To checkout the 5.0-beta release:
git clone --branch 5.0-beta NEMO Workspace / Nemo · GitLab nemo_5.0-beta
See the highlights summarized below and please visit the Gitlab tag for more detailed information on the improvements made in terms of physics, sea ice, biogeochemistry, performance and more! Please pay special attention to the notes on changes made to the cpp keys and namelist parameters. We welcome users to test this beta release and return feedback to us via the NEMO user chat, Discourse.
Highlights
The 5.0-beta release marks a significant stride forward for NEMO in terms of optimization and efficiency. The implementation of a new Runge-Kutta 3rd order temporal scheme (via cpp key: key_RK3) along with extensive optimizations, has substantially enhanced the code’s performance. We observe more than a doubling in speed compared to NEMO 4.x versions. Within this acceleration, one-third is attributed to optimization efforts, while two-thirds are credited to the implementation of RK3 in place of the original Modified Leap-Frog (MLF) time-stepping scheme. These speed improvements have been observed in ocean-ice global simulations conducted at two distinct resolutions: 1/4° eORCA025 and 1° eORCA1. RK3 enables a doubling of the time step, and eORCA1 can now permit a time step of 2 hours. Further improvements to performance are available via the new delayed MPI communications (ln_mppdelay), loop tiling functionalities (ln_tile), and parallel “sister” grids when using AGRIF grid refinement. The code has also been entirely reshuffled and can now only run with 2 halos (nn_hls=2).

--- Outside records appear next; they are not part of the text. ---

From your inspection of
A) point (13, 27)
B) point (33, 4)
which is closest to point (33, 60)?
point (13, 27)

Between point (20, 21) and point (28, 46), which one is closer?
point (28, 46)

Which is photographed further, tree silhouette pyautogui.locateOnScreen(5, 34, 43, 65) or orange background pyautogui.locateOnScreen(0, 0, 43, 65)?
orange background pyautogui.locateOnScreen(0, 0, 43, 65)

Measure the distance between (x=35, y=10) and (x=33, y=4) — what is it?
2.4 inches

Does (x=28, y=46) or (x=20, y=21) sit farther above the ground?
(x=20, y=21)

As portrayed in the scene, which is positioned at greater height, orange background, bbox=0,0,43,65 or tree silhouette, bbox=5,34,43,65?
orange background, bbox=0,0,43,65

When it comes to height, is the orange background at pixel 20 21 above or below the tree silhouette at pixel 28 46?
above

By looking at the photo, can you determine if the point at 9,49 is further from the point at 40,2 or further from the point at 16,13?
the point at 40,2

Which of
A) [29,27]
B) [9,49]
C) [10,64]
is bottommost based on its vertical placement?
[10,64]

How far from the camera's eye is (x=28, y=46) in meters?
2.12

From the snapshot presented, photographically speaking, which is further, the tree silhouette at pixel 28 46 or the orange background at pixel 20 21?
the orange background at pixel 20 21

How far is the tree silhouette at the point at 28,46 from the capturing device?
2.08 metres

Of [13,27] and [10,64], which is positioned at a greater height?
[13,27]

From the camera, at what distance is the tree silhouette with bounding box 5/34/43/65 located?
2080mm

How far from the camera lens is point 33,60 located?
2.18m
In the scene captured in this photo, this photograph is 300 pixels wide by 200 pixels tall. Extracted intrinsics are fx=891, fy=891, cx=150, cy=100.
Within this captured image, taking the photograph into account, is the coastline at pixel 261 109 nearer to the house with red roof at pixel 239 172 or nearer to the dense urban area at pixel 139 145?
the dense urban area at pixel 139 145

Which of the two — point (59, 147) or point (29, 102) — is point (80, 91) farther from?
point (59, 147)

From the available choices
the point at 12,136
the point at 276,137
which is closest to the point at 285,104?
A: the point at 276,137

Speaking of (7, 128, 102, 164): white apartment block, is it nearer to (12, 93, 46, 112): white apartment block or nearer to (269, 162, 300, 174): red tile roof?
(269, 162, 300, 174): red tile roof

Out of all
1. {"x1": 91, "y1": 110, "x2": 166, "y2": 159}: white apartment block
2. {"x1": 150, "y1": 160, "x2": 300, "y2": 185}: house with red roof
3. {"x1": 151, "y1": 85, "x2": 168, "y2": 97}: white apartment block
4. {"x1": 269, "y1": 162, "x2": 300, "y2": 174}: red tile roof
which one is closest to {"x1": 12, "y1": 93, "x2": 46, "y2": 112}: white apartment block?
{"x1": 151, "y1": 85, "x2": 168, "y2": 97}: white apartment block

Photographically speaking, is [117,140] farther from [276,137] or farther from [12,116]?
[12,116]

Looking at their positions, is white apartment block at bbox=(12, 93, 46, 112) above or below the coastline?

NEMO 5.0-beta also brings with it the first steps towards compatibility with hybrid CPU-GPU computing by integrating PSyclone source-code processing into the build system. With 5.0-beta, passthrough testing (where code is processed by PSyclone but not transformed) of all SETTE configurations with the latest release version of PSyclone is successful. Ultimately, this source-code transformation facility can be used to identify computational kernels and insert compiler directives in order to exploit parallelism. Achieving optimal performance by this method is not yet fully automatic but the transformations will be capable of generating code which will compile and run using GPU resources. At this stage, support for Nvidia compilers and hardware is more mature but progress is underway to generalize the approach towards a wider range of platforms. Any beta testing in support of this goal is strongly encouraged.
NEMO 5.0 is the last version supporting both temporal schemes, MLF and RK3. Subsequent versions will no longer include MLF.